Eramuslim.com – Gerakan kelompok Asal Bukan Jokowi (ABJ) tak dapat dibendung. Makin lama makin membesar. Salah satunya hashtag #2019GantiPresiden. Sudah mulai kepung istana. Dibiarkan, terus membesar. Dilarang, makin cepat besarnya.
Elektabilitas Jokowi diprediksi akan terus turun. Tak dapat ditahan. Kelompok ABJ tak berhenti bergerak. Terus mengambil posisi dan masif melakukan serrangan.
ABJ mirip gerakan massa yang liar dan natural. Tak terkordinir. Tapi punya isu dan tujuan yang sama #2019GantiPresiden.
Istana panik, pasti. Gerakan ABJ merepotkan tim Jokowi untuk membendungnya. Jika gelombang #2019GantiPresiden terus membesar, tak menutup kemungkinan akan jadi anti klimaks.
Operasi kaos putih di CFD gagal mengganti kaos #2019GantiPresiden. Kabarnya ada 1200 kaos disiapkan. Siapa yang nyiapin? Satpol PP? Ah, gak mungkin. Gak punya anggaran. Pasti ada orang lain. Pemprov? Lebih tak mungkin lagi. Mereka yang ada di CFD adalah para pendukung Gubernur dan Wakil Gubernur. Lalu, kelompok mana? Pikirkan sendiri.
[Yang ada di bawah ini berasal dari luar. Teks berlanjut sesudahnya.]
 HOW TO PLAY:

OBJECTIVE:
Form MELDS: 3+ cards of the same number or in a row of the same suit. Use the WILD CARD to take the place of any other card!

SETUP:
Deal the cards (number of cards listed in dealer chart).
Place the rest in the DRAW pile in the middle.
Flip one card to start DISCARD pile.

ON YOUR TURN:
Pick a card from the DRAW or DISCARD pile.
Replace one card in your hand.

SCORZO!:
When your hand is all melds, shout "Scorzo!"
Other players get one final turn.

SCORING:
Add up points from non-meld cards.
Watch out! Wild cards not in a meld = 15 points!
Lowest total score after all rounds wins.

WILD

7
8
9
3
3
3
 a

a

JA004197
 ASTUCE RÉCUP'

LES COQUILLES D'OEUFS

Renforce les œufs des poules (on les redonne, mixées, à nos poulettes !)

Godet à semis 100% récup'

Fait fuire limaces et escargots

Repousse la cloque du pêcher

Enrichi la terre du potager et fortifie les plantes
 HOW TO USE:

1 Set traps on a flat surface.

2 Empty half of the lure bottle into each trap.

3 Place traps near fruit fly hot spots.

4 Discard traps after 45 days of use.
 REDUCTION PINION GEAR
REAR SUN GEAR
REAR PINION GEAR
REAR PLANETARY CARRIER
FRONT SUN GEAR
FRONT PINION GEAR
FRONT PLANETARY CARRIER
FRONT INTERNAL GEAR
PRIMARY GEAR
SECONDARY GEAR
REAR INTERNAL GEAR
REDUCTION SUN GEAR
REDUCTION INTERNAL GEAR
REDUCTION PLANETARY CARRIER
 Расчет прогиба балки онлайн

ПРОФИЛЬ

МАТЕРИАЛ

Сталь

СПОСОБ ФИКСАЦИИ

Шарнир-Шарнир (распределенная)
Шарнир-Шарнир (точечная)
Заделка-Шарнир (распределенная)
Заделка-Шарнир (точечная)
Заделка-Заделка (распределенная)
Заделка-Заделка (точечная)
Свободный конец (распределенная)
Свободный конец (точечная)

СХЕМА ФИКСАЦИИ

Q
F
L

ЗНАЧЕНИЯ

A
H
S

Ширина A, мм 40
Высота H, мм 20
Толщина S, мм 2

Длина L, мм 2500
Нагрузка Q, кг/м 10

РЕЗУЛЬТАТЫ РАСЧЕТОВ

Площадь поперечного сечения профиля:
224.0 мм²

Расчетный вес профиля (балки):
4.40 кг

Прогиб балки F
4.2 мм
ABJ semakin kreatif melakukan serangan. Tak berhenti. Melalui semua lini. Media mainstream tak kompromi, medsos jadi sarana tak kalah efektif. Kelompok ABJ mengoptimalkan penggunaan medsos. Facebook, WA, Tweeter, dan Instagram jadi sarana menggalang massa yang sangat efektif. Bisa digunakan 24 jam.
Setiap persekian detik ABJ menembakkan peluru-pelurunya di medsos. Sangat beragam. Ada kaos, spanduk, mug, tas, pepsodent, aplikasi gojek online, ATM, sampai meme, video dan foto-foto CFD. Dari Aceh sampai Papua. Bahkan juga dari sejumlah negara. Semuanya satu suara: #2019GantiPresiden. Terbukti, peluru-peluru itu sangat tajam mengarah ke istana. Efektif menggoyang elektabilitas penghuni istana.
Ada empat isu besar yang dijadikan narasi saat peluru itu ditembakkan. Pertama, isu ekonomi. Rakyat merasakan hidup sulit. Setelah subsidi dicabuti, rakyat dikejar pajak, daya beli melemah, kehidupan dirasa makin susah.